WHAT TO DO => Every entry needs to be reproduced exactly.

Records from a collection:
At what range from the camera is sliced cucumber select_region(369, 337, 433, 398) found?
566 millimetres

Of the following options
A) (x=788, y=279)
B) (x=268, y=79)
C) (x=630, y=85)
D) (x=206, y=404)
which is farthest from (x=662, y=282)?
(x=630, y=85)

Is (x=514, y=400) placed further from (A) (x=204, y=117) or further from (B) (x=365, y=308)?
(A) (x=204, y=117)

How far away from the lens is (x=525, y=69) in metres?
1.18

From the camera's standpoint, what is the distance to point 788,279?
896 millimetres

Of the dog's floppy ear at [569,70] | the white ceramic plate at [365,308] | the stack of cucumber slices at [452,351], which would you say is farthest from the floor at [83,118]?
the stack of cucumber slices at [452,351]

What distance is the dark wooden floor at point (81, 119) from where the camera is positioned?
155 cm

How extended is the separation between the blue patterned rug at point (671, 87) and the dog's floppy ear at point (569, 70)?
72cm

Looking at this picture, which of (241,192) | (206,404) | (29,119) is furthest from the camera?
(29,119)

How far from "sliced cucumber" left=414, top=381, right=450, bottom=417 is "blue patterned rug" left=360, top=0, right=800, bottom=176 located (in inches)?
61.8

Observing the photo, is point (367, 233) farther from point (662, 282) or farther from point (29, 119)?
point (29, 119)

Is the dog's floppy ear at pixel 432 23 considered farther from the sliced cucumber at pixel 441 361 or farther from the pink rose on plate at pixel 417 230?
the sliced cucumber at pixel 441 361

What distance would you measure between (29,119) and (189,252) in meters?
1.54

TASK RESPONSE =>
At what range from the camera is sliced cucumber select_region(369, 337, 433, 398) found?
566 millimetres

Of the following options
A) (x=788, y=279)
B) (x=268, y=79)
C) (x=630, y=85)
D) (x=206, y=404)
which is farthest from (x=662, y=282)?
(x=630, y=85)

Is (x=514, y=400) placed further from (A) (x=204, y=117) or further from (B) (x=365, y=308)?
(A) (x=204, y=117)

How far away from the lens is (x=525, y=69) in metres?
1.18

From the camera's standpoint, what is the distance to point 788,279?
896 millimetres

Of the dog's floppy ear at [569,70] | the white ceramic plate at [365,308] | the stack of cucumber slices at [452,351], which would you say is farthest from the floor at [83,118]?
the stack of cucumber slices at [452,351]

What distance is the dark wooden floor at point (81, 119) from where the camera is positioned?
155 cm

How extended is the separation between the blue patterned rug at point (671, 87) and the dog's floppy ear at point (569, 70)?
72cm

Looking at this picture, which of (241,192) | (206,404) | (29,119) is furthest from the camera?
(29,119)

How far from "sliced cucumber" left=414, top=381, right=450, bottom=417 is "blue patterned rug" left=360, top=0, right=800, bottom=176 located (in inches)?
61.8

Observing the photo, is point (367, 233) farther from point (662, 282) or farther from point (29, 119)?
point (29, 119)

Is the dog's floppy ear at pixel 432 23 considered farther from the sliced cucumber at pixel 441 361 or farther from the pink rose on plate at pixel 417 230?
the sliced cucumber at pixel 441 361

What distance would you measure between (29,119) and (189,252) in meters?
1.54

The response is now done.